Persoalan kampung yang menyejarah adalah juga persoalan struktural. Jarak paling dekat ialah akibat dari pembangunan kota yang kapitalistik. Kalau mau dirunut, maka penggusuran atau peminggiran fisik dan non-fisik kampung tak bisa terlepas dari jejaring ekonomi-politik global yang mengabdi pada moda produksi kapitalistik. Di era globalisasi, semua terkoneksi dalam satu mata rantai yang saling mengait. Perkembangan teknologi informasi dan komunikasi juga turut mengokohkan globalisasi ini.

Deretan tanaman hias dipajang di jalan masuk Kampung Glintung. (Terakota/Eko Widianto).

Untuk kasus Indonesia, mata rantai ekonomi global salah satunya dengan gamblang dapat terbaca dalam proyek Masterplan Percepatan dan Perluasan Pembangunan Ekonomi Indonesia (MP3EI). Proyek ini mencacah wilayah-wilayah se-Indonesia ke dalam blok-blok produksi atau koridor ekonomi yang saling terkoneksi dan pada akhirnya terhubung juga dengan agenda bisnis global. Ada yang ditetapkan sebagai wilayah pertambangan. Ada yang ditunjuk sebagai garda ketahanan pangan. Dan ada pula yang dicipta sebagai penyuguh lokasi wisata.
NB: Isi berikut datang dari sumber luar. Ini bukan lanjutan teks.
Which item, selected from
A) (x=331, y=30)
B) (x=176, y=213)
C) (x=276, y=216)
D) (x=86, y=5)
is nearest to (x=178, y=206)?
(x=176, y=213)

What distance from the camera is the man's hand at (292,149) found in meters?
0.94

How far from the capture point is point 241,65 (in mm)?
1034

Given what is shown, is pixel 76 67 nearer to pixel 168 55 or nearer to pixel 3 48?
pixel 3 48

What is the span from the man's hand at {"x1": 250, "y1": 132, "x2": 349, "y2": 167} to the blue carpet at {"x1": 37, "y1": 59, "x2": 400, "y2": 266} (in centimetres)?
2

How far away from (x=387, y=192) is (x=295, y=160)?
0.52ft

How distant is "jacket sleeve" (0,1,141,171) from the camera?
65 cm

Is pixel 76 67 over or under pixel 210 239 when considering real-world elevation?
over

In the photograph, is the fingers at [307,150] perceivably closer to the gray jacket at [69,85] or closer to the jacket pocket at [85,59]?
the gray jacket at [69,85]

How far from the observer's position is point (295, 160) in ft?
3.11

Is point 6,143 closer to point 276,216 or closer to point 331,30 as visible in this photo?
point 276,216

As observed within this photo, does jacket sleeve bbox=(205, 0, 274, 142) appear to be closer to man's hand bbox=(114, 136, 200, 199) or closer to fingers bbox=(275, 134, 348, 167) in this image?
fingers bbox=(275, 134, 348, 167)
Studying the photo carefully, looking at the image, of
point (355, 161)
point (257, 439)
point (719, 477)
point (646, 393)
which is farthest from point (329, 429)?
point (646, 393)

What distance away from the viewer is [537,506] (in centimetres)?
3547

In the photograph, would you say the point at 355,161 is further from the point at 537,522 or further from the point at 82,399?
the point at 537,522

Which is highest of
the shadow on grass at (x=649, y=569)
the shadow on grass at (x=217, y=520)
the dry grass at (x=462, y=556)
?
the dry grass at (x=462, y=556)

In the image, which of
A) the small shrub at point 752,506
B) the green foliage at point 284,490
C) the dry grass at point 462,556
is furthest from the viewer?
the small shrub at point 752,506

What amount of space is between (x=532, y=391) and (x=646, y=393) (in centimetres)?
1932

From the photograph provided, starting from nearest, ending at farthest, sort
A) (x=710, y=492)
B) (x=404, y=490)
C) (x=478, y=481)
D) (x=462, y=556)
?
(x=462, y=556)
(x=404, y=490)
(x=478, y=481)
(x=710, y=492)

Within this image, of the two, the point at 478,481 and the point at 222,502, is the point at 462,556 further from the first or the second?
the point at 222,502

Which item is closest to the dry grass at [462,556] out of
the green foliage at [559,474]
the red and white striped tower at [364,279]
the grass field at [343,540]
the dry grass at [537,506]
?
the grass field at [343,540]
Tak jarang, laju bisnis dan investasi yang dibonceng globalisasi membuat kampung dan desa remuk-redam. Orang-orang kampung tiba-tiba diminta berkemas dan meninggalkan ruang hidupnya selama ini. Mereka digusur. Kampung atau desa bakal disulap jadi area industri atau perdagangan. Atau bakal berdiri dan dibangun infrastruktur-infrastruktur baru.  

Lalu, gegas atau lambat erosi kearifan tradisi dan budaya juga tak dapat dihindarkan. Nilai serta pengetahuan lokal yang terhubung dengan ruang hidup masyarakat turut terputus berbarengan dengan penggusuran dan relokasi besar-besaran. Misalnya masyarakat Suku Batui di Kabupaten Banggai Sulawesi Tengah. Ritual tahunan, Malabot Tumpe, kian hari kian sulit.

Mereka menjadi susah beroleh telur Maleo, ubo rampe utama ritual. Pasalnya, habitat BurungMaleo di hutan Bakiriang rusak akibat ekspansi perkebunan sawit dan industri ekstraktif. Padahal, ritual itulah salah satu identitas lokal mereka kini terancam. Hutan itu dulunya dikelola oleh adat dan baik-baik saja. Namun, tahun 1970-an pengelolaan hutan diambil alih oleh negara dan menyisakan persoalan hingga hari ini.

Tentu, masih banyak lagi contoh serupa dan senasib yang dapat kita sodorkan untuk menunjukkan keterancaman eksistensi kampung. Baik fisik maupun non-fisiknya. Karenanya, tantangan bagi geliat kampung ke depan, selain agar tidak terjebak menjadi sekadar ruang ciptaan investor, destinasi wisata, latar pemuas hasrat berfoto, dsb, adalah bentuk perlawanan dan penolakannya terhadap agenda-agenda kapitalisme-neoliberal. Bagaimanapun, pembangunan yang diboncengi agenda neoliberal sama destruktifnya dengan guyuran narkoba bagi kalangan muda di kampung-kampung. Kenikmatan fantasi sebentar, lalu ambruk selamanya. Tabik.